Not really "gibberish" if you know what it is means. (I see, said the blind man.)
Those top corner numbers are simply part numbers. They are not meaningful for what you want to know.
The info on the back is what is important to you (of course, you said it is on the plug, and I find that curious).
The input numbers "120V~ 0.15A, 60Hz"
mean it requires an input supply of 120 VAC (Alternating Current, actually US voltage can be anywhere between 110 to 122 VAC, and it is typically stated as being 120 VAC) but don't worry about that, as long as you are somewhat near that.
The supply will require 0.15 amps of current. That really isn't much, it comes out at about 18 watts, or a lot less than what most incandescent light bulbs you might have, lighting a small area.
The 60Hz is the frequency of the AC input current, or 60 cycles per second.
60Hz is the standard frequency of the United States.
In Europe the standard, in many places, is just 50Hz, and because your label does not state that (which usually say "50-60Hz") then this is not good for European travel.
You can get cheap travel converters for when you travel, and they have adapters for the many different European types of plugs (in the US we have one type) and the adapters can also adjust your supply voltage between 100 and 220 Volts - with 220 being pretty common, but not a standard, in Europe.
BUT! the Hz (Hertz, cycles per second, or cps) is not the thing that can easily, or cheaply, be changed. If the plug does not specifically say the 50Hz range, I WOULD NOT chance it.
(Yes there are adapters that will convert 60 to 50 Hz, but they get expensive - $100 to $250, and bulky to carry. Just not worth it for a PDA.)
If you plug a 60Hz device, like a power supply, into 50Hz (considering you do adapt for the proper voltage) while it might initially work, what will happen, in time, is that the transformers inside will heat up and possibly create smoke and/or fire.

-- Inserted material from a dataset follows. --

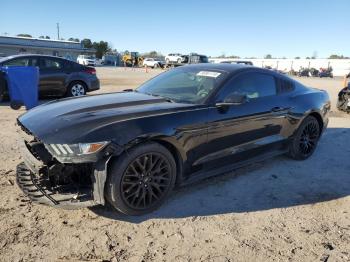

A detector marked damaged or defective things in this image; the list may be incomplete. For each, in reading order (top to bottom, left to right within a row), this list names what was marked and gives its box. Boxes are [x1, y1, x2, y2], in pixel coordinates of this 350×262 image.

damaged front bumper [16, 133, 112, 209]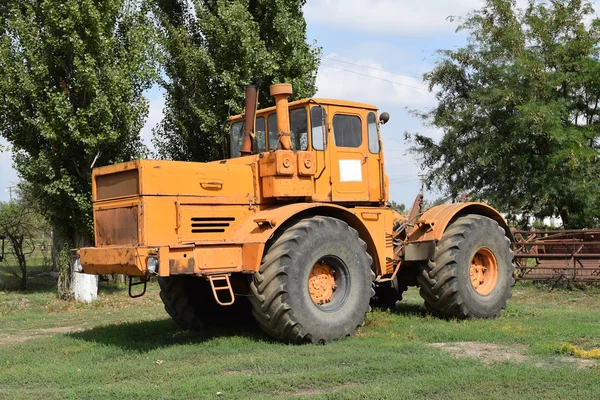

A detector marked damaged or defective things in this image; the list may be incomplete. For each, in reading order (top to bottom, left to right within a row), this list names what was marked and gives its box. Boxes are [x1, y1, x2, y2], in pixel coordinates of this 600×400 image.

rusty metal equipment [76, 82, 516, 344]
rusty metal equipment [510, 230, 600, 282]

The "DC output: 5.0v--1.0 A" means
that the voltage/current output is capable of supplying direct current (like a battery is direct current) of 5 volts and a maximum current of 1 Amp.

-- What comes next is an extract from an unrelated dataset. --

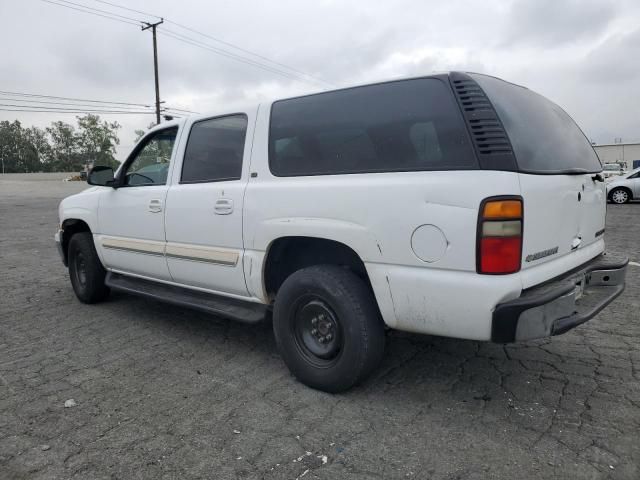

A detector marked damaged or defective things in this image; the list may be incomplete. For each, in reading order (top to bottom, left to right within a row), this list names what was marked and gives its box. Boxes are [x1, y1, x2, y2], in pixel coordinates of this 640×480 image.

cracked asphalt pavement [0, 174, 636, 478]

That is just 5 watts, and fairly typical.
If this is the power supply that came with the PDA then don't worry about the output supply at all. It is designed to power your PDA as long as you observe the correct input voltages (and current and frequency) which is important.
In a previous message you said "My palm charges very nicely on USA 170 voltage"
I am sure that is a typo, right? 170 volts is not nice USA anything. I believe you meant 120 volts, right?